Bonoda düzenleyenin sorumluluğu ise Türk Ticaret Kanunu’nun 779. Maddesinde düzenlenmiştir. Bu maddeye göre, bir bonoyu düzenleyen kişi, tıpkı bir poliçeyi kabul eden gibi sorumludur. Görüldüğünden belirli bir süre sonra ödenmesi şart olan bonoların düzenleyene 693. maddede yazılı süreler içinde ibraz olunması gerekir. Düzenleyen, bononun kendisine ibraz edildiğini bono üzerine ibraz gününü işaret etmek ve imzasını koymak suretiyle doğrular. Süre, ibraz kaydı tarihinden itibaren işlemeye başlar. Düzenleyen; bononun kendisine ibraz edildiğini, gününü işaret etmek suretiyle doğrulamaktan kaçınırsa, bu durum bir protesto ile belirlenir. Bu takdirde süre protesto gününden itibaren işlemeye başlar.

SENETTE SAHTECİLİK

İlgili kanun ve yasalar kapsamında geçerli bir senette olması gereken şartları taşımayan belgelere sahte senet denilmektedir.

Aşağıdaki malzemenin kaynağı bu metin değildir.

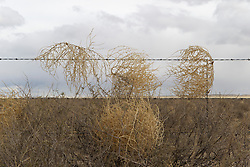 tumbleweed against a wire fence in New Mexico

Belgede sahtecilik suçunun konusunu bir kambiyo senedinin oluşturması halinde Türk Ceza Kanunu uyarınca resmi belgede sahtecilik suçuna ilişkin hükümler uygulama alanı bulmaktadır.

Türk Ceza Kanunu’nun 210. Maddesine göre,

“Madde 210- (1) Özel belgede sahtecilik suçunun konusunun, emre veya hamile yazılı kambiyo senedi, emtiayı temsil eden belge, hisse senedi, tahvil veya vasiyetname olması halinde, resmi belgede sahtecilik suçuna ilişkin hükümler uygulanır.

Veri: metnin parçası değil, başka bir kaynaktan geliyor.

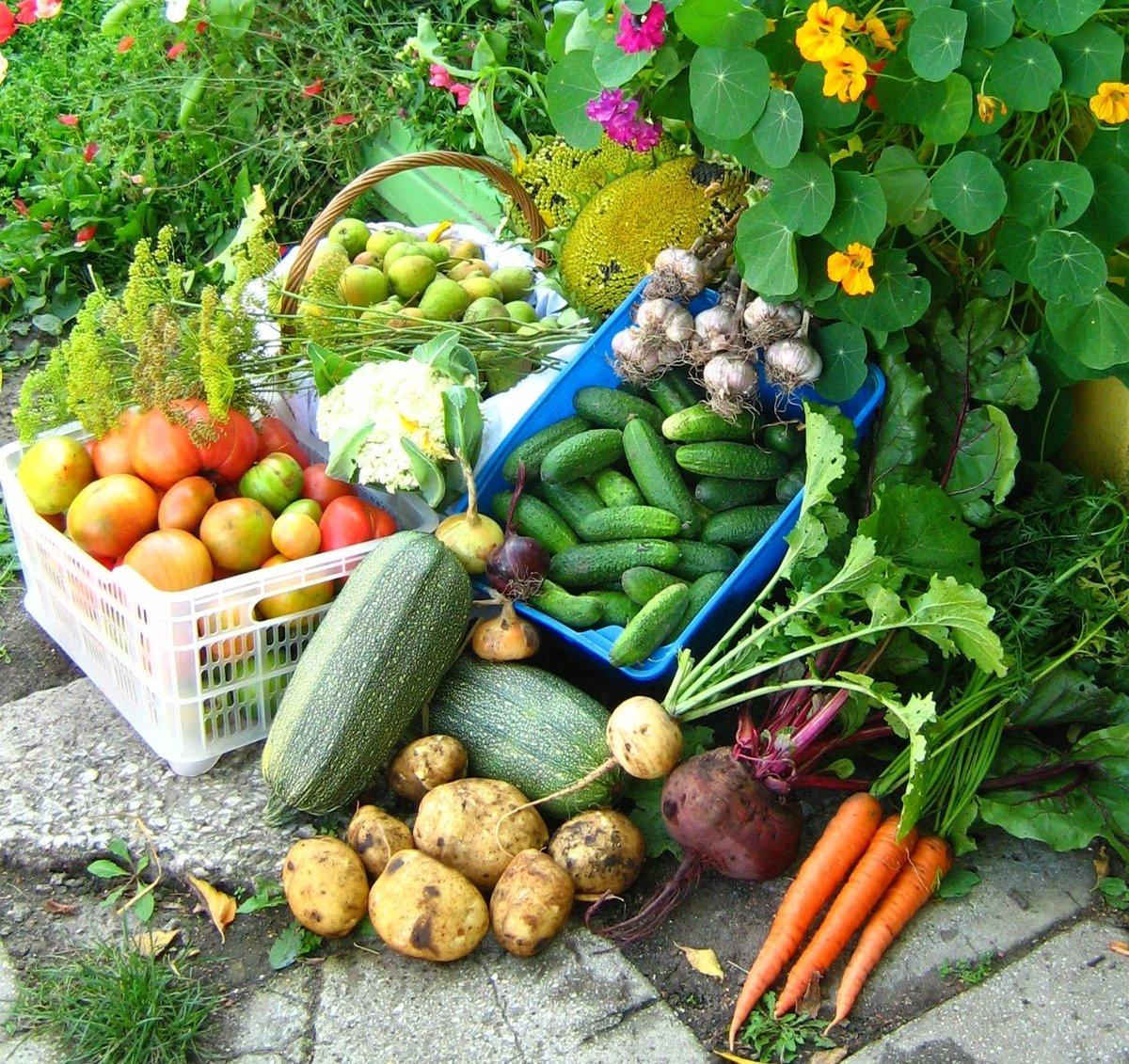 овощи огородные в картинках поздравила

(2) Gerçeğe aykırı belge düzenleyen tabip, diş tabibi, eczacı, ebe, hemşire veya diğer sağlık mesleği mensubu, üç aydan bir yıla kadar hapis cezası ile cezalandırılır. Düzenlenen belgenin kişiye haksız bir menfaat sağlaması ya da kamunun veya kişilerin zararına bir sonuç doğurucu nitelik taşıması halinde, resmi belgede sahtecilik hükümlerine göre cezaya hükmolunur.”

İlgili bu madde dolayısıyla kambiyo senetleri üzerinde tahrifat yapılması halinde Türk Ceza Kanunu’nda düzenlenen resmi belgede sahtecilik suçu oluşacaktır.

Resmi Belgede Sahtecilik Suçu ise Türk Ceza Kanunu’nun 204. Maddesinde açıkça düzenlenmiştir. İlgili bu kanuna göre,

“(1) Bir resmi belgeyi sahte olarak düzenleyen, gerçek bir resmi belgeyi başkalarını aldatacak şekilde değiştiren veya sahte resmi belgeyi kullanan kişi, iki yıldan beş yıla kadar hapis cezası ile cezalandırılır.

(2) Görevi gereği düzenlemeye yetkili olduğu resmi bir belgeyi sahte olarak düzenleyen, gerçek bir belgeyi başkalarını aldatacak şekilde değiştiren, gerçeğe aykırı olarak belge düzenleyen veya sahte resmi belgeyi kullanan kamu görevlisi üç yıldan sekiz yıla kadar hapis cezası ile cezalandırılır.

(3) Resmi belgenin, kanun hükmü gereği sahteliği sabit oluncaya kadar geçerli olan belge niteliğinde olması halinde, verilecek ceza yarısı oranında artırılır.”

Senette sahtecilik suçunun unsurları bakımından Yargıtay 11. Ceza Dairesi değerlendirmesini inceleyecek olursak,

“Sanığın, alacaklısı olduğu senede ilişkin borçlu tarafından tarafına farklı zamanlarda yapılan kısmi ödemeleri senet üzerine not almasına rağmen daha sonra bu notları silerek senedi kalan borç miktarından fazla olarak icra takibine koymak suretiyle resmi belgede sahtecilik suçunu işlediğinin iddia olunduğu olayda; dosya kapsamından senet ve senede bağlı borca ilişkin bir itiraz ile senedin zorunlu unsurlarında herhangi bir tahrifat, silinti veya kazıntı bulunmadığının anlaşılması karşısında; senetin ön yüzünde evvelce kurşun kalemle yazılı bulunduğu tespit edilen tek başına bir anlam ifade etmeyen rakamların silinmesinin de resmi belgece sahtecilik suçunu oluşturmayacağı, senedin arka yüzünde temyiz dışı sanık …‘a ait cironun da bizzat kendisi tarafından yazılıp karalanması nedeniyle bu yönden de senet üzerinde bir sahtecilik mevcut olmadığı gözetilmeden, atılı suçtan sanığın beraati yerine, eksik araştırma ve inceleme ile mahkumiyetine karar verilmesi, bozma nedenidir.” (2021/6016 K.)